PRACTICAL USES FOR BOOKS.
Adam Smyth’s LRB review of Mr Collier’s Letter Racks: A Tale of Art & Illusion at the Threshold of the Modern Information Age by Dror Wahrman starts with an excursus on the varied fates of printed matter:
Most printed texts lived very briefly, and then were gone for ever. About one in ten thousand 16th-century broadside ballads survives today. Where did printed pages go to die? Some were used for lining pie dishes; for lighting pipes; for wrapping vegetables at Bucklersbury Market, or drugs at the apothecary’s, or (according to Henry Fitzgeffrey) ‘to dry Tobacco in’. ‘Great Iulius Commentaries lies and rots,’ the poet and waterman John Taylor wrote, ‘as good for nothing but stoppe mustard pots.’ Sir William Cornwallis kept ‘pamphlets and lying-stories and two-penny poets’ in his privy, and many texts were ‘pressed into general service’, as Margaret Spufford put it in Small Books and Pleasant Histories (1981), as toilet paper. Books were pulled apart to serve in the binding and endpapers of later books, the pages of an unwanted Bible perhaps padding the spine of an unholy prose romance. A Booke of Common Prayer (1549) in Lambeth Palace Library has endpapers made from a broadside almanac of 1548; the Folger Shakespeare Library copy of The Tunnyng of Elynour Rummyng (1521), John Skelton’s great poem of drunkenness, survives only because it was used as waste paper for the binding of another book. To read an early modern book was to confront the broken, recycled material remains of former texts, and the effect is of a kind of memory or haunting: of a book remembering its origins. Thomas Nashe imagined his printed pages being used to wrap expensive slippers (‘velvet pantofles’), ‘so they be not … mangy at the toes, like an ape about the mouth’. As Leah Price showed recently in How to Do Things with Books in Victorian Britain, we can do many things to books other than read them.

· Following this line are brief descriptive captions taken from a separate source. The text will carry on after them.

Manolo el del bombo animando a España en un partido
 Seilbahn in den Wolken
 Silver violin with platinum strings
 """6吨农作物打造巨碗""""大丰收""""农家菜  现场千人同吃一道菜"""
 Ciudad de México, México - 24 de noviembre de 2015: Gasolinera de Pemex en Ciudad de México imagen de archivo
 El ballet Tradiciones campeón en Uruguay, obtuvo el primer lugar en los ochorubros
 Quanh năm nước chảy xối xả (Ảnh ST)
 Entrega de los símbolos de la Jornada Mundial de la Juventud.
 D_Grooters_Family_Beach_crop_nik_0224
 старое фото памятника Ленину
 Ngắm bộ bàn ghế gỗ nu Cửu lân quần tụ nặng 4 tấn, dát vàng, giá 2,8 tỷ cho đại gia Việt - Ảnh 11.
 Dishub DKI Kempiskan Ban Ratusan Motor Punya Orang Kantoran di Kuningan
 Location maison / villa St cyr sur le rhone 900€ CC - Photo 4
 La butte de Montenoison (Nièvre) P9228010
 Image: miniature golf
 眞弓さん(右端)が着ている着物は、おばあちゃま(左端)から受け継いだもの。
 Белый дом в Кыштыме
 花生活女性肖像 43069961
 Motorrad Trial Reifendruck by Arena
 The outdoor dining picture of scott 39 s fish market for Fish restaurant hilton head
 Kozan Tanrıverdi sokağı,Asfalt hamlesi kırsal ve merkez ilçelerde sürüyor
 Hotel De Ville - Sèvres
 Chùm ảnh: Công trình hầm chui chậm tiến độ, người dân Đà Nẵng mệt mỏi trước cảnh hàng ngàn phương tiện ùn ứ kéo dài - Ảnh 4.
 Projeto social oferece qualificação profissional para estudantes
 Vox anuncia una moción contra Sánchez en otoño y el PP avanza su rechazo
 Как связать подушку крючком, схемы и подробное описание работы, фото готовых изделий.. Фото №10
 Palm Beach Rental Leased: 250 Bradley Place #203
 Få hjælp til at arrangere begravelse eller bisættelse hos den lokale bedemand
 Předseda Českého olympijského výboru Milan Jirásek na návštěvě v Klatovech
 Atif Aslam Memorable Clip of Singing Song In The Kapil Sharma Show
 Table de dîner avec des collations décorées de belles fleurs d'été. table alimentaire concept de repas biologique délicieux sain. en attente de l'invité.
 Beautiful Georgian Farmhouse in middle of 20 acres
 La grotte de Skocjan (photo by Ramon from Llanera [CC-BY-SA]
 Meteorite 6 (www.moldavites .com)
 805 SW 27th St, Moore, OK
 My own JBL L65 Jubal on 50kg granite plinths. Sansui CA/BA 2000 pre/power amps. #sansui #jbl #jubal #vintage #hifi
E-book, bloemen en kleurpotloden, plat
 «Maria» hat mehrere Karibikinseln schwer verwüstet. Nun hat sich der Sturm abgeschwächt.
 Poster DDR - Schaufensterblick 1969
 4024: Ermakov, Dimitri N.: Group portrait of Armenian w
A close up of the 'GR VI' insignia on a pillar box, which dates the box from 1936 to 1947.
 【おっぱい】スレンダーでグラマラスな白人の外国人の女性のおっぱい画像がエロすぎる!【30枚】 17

This reminded me of the more pressing need for reuse during the terrible Petrograd winter of 1919; Viktor Shklovsky is writing (in his 1970 book of criticism and reminiscence Тетива [Bowstring]) about his friend and fellow literary theorist Boris Eikhenbaum:
Boris had two rooms. He lived in the small one, so he could be warmer; he would sit in front of the iron stove on the floor on top of a pile of books and read them, tearing pages out of them and pushing the rest into the stove. He was a very educated man with a superb knowledge of Russian poetry and periodicals. In those years he passed his library through fire.